Southern Mom is in town visiting, so I’ve been playing hostess/tourist.  While I have a few moments, I’ll continue posting in my “Weight and Dating” series.  Today we hear from Ms. Jenn and Dez.

Ms. Jenn is a 28 year old woman who is born, raised, and currently living in Washington, DC.

I’ve been in a relationship for the past 6 years, and I am a size 18.

I would like to start by saying I’m honored to render my opinions on this topic. It’s the story of my frigging life. I absolutely, positively, 100% find plus size men attractive. My first crush was Ice Cube in “Boyz in the Hood”, and we all know he was rocking a lil baby fat in ‘91. In fact it is my preference to date bigger men…could this be because I’m a bigger gal? I’ve often asked myself this, and I’ve decided that my weight has nothing to do with it. Aesthetically, I enjoy the look of a bigger man’s body, the softness of his belly, and the way his clothes fit him as opposed to just hanging on a thin frame. Again these are just my opinions not the gospel!

So since I feel this way about big men it’s obvious that I will date them. The man I’ve been dating for the past 6 years is plus sized, and I love all 280 lbs. of him! I love the way he looks in and out of his clothes and find that he pays attention to that and shows off for me!

So would I encourage him to loose weight? Only if I was ASKED to solicit my opinion! When my mate got into a car accident 2 years ago, he sustained a knee injury that kept him off work and on the couch for 6 months. Needless to say…he picked up about 25 lbs. Now I didn’t mind it a bit, but he complained about the extra pounds and said it was affecting his asthma. He asked me if I would jog with him and change the cooking until he came off the weight. I did, and within weeks of doing that and him going back to work, the pounds were gone, and I was back to the regular program. I’m just saying its not about weight…its about being comfortable and confident with yourself and going for what you really like instead of being bothered with other folks’ shallow bull. Live life on your own terms and embrace all of yourself.

Dez is a 32 year old newly engaged man hailing from Hilton Head, SC that currently lives in Atlanta, GA.

My response to this subject is that we are living in a superficial world where everyone thinks that you need to be a certain size in order to be found attractive. Females have it extra hard because of the things that we see on television and in the movies, but for me my fiancé is not a size 6 but she has the perfect body for me. I consider my fiancé a curvy female and that is my preference. Living in Atlanta, I definitely see all kinds of shapes and sizes and a lot of females that live here actually work out non-stop. My fiancé works out in order to maintain her figure. I honestly feel that if a person wants to get in shape it should be for the right reasons, such as living a longer life, living healthier, and eating better. Getting in shape shouldn’t come as a result of trying to find someone to date.

Why is it females who are considered plus size are insecure about their appearance?

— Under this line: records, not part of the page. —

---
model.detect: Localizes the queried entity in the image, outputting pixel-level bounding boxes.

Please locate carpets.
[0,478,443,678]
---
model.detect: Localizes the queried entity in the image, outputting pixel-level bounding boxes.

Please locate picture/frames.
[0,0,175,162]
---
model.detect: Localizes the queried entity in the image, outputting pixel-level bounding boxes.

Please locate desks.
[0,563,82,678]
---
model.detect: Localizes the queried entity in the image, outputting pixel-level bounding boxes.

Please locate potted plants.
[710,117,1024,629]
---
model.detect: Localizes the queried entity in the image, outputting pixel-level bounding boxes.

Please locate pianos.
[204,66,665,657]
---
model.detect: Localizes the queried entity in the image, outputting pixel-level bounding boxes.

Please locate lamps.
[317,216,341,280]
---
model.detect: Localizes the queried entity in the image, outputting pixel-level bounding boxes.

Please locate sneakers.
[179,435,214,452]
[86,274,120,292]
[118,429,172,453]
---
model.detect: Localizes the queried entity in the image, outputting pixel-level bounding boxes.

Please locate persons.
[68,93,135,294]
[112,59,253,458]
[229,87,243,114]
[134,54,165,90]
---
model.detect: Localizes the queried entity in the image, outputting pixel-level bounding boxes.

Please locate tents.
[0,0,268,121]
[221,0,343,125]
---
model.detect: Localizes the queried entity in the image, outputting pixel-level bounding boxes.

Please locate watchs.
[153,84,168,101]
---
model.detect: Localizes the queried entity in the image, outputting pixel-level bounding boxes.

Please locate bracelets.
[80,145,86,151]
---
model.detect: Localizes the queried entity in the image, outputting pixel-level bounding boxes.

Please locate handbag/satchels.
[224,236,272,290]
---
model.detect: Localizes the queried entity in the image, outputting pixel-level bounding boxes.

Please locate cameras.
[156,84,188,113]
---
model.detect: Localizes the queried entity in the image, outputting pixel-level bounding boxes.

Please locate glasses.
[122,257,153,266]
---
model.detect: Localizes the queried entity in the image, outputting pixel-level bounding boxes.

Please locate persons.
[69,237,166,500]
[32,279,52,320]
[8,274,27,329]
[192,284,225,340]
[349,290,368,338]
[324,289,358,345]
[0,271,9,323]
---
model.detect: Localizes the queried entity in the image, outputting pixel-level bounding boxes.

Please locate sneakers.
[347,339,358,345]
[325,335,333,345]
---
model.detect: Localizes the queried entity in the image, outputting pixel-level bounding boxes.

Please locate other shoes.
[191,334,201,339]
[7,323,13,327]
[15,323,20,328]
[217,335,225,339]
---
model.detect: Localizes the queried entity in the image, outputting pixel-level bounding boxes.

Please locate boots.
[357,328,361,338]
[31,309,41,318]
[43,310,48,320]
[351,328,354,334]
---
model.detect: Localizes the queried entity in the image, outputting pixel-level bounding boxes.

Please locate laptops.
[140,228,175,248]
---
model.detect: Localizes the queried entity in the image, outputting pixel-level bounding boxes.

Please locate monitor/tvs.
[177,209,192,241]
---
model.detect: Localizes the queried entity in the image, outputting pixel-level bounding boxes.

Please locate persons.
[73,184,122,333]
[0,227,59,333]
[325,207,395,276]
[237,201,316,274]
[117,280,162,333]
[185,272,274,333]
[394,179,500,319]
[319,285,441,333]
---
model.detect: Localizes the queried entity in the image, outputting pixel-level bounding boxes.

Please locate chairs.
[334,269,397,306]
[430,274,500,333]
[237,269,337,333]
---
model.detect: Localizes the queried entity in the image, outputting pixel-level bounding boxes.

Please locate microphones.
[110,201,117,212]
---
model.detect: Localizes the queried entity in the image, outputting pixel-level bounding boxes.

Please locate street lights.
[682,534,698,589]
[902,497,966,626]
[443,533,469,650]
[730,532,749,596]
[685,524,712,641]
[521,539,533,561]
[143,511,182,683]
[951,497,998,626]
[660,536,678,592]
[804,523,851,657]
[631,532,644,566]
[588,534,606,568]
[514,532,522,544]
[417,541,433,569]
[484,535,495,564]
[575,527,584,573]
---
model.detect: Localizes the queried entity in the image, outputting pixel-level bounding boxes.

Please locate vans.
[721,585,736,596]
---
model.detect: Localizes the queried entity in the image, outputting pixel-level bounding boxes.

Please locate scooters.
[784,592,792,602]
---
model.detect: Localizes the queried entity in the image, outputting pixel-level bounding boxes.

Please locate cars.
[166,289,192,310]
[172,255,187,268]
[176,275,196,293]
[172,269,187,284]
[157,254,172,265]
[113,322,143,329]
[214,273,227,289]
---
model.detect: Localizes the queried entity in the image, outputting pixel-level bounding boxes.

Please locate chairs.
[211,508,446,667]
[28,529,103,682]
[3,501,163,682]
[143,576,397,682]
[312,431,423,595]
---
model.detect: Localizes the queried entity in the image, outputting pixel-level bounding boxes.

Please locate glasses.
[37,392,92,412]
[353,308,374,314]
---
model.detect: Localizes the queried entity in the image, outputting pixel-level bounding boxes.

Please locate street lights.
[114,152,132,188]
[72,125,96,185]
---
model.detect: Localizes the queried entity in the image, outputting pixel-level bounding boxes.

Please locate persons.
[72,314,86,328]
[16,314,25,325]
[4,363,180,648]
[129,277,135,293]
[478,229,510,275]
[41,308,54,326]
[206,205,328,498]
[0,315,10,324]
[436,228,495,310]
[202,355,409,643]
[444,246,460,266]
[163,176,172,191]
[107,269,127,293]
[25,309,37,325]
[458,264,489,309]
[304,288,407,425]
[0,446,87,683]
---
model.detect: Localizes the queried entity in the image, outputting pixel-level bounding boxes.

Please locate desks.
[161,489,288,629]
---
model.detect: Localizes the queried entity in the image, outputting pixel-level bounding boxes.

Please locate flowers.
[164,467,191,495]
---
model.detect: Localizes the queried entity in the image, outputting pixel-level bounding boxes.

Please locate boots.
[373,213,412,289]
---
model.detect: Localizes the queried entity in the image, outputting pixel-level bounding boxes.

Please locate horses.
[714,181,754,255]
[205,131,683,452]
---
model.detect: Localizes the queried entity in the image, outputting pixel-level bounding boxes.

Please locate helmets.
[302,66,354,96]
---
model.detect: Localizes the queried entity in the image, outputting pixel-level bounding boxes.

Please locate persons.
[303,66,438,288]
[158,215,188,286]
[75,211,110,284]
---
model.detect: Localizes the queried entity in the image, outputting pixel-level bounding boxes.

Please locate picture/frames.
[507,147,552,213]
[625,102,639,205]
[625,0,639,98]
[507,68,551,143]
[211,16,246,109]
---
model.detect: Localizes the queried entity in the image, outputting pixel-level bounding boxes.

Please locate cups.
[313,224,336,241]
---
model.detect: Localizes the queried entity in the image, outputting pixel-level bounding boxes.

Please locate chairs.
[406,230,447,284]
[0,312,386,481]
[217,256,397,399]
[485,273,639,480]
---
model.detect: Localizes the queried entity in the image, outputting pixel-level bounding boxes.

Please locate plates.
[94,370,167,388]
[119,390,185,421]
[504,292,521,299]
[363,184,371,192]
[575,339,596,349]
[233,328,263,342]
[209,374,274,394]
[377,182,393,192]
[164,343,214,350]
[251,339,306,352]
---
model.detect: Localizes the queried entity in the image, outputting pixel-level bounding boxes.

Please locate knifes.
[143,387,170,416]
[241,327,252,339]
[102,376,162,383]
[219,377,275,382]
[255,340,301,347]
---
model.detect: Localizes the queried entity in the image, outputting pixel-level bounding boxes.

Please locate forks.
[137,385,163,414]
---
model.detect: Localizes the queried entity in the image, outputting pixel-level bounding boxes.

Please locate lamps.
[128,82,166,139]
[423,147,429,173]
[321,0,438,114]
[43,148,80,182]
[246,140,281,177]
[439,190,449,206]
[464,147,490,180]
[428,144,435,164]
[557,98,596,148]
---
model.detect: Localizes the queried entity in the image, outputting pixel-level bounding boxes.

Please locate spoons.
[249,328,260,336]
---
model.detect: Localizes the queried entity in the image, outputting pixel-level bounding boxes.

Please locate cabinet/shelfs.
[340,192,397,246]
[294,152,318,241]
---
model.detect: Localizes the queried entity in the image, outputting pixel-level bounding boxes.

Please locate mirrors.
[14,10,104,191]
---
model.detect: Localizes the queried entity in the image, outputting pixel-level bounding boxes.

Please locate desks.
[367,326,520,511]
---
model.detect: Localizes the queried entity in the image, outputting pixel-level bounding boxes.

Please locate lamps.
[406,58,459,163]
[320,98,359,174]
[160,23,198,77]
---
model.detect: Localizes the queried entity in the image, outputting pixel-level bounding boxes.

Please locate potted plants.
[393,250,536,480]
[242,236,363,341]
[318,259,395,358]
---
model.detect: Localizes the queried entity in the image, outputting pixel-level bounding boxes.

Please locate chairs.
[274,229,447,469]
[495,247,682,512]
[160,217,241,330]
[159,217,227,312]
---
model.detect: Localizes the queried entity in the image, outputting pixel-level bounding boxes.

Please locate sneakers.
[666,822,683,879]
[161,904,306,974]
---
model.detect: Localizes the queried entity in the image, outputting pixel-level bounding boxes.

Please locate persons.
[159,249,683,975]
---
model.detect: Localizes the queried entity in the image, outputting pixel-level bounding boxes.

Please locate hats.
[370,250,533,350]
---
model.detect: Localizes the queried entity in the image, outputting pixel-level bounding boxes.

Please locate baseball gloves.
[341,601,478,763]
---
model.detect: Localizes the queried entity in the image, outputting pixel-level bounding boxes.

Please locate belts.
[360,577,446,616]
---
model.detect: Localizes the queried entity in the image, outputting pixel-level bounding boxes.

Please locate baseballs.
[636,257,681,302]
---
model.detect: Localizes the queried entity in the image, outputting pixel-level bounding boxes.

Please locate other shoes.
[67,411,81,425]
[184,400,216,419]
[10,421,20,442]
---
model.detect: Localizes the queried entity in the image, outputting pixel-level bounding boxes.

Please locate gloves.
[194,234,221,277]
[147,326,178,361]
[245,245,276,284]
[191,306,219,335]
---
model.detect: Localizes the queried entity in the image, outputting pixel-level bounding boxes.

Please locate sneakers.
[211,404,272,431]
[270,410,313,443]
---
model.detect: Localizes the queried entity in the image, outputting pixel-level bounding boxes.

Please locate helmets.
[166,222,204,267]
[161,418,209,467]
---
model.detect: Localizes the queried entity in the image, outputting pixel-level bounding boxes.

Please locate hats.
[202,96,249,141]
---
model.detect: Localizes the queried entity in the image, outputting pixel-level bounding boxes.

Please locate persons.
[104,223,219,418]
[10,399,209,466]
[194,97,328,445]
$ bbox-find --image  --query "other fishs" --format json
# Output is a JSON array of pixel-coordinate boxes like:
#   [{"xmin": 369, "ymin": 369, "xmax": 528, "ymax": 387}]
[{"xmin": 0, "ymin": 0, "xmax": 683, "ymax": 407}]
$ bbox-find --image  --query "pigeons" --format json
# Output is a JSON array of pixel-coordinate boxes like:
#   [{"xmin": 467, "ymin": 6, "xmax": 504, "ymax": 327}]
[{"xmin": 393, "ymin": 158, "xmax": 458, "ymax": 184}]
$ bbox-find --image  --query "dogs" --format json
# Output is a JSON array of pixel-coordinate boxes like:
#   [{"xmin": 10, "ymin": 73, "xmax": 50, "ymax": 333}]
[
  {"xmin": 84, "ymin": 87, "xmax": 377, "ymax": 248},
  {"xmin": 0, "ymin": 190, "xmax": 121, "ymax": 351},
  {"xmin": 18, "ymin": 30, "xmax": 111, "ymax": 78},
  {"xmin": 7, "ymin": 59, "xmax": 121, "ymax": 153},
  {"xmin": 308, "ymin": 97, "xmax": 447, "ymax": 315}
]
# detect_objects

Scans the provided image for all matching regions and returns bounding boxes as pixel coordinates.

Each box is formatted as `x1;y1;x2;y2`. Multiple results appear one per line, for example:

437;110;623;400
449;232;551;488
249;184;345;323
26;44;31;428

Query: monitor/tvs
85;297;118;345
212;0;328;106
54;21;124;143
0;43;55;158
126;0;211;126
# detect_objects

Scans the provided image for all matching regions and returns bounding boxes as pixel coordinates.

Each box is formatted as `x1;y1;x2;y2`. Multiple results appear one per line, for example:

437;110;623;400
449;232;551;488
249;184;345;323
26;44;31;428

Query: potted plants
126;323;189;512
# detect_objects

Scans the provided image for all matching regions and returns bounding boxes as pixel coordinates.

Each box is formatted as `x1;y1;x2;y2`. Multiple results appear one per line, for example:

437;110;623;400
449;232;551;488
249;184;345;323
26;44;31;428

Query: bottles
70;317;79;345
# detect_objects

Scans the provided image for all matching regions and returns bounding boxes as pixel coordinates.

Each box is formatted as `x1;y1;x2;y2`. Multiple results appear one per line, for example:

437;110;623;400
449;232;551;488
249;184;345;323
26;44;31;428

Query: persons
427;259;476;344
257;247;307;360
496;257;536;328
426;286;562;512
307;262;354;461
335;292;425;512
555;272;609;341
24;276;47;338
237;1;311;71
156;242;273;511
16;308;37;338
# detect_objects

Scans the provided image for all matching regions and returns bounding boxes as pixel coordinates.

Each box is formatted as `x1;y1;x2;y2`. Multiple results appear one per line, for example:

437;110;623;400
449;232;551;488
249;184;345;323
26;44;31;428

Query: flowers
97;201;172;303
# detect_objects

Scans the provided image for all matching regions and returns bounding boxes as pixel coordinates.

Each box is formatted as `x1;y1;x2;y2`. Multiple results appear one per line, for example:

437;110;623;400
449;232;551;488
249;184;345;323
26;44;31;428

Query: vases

I know plenty of females who are larger than their other halves, but also they are all African American as opposed to other races. African American men tend to like females that have a little size to them. In my book, I feel as long as you are happy with the way you look and you are healthy, a woman should not have to alter her looks in order to find someone to date or to be accepted into society.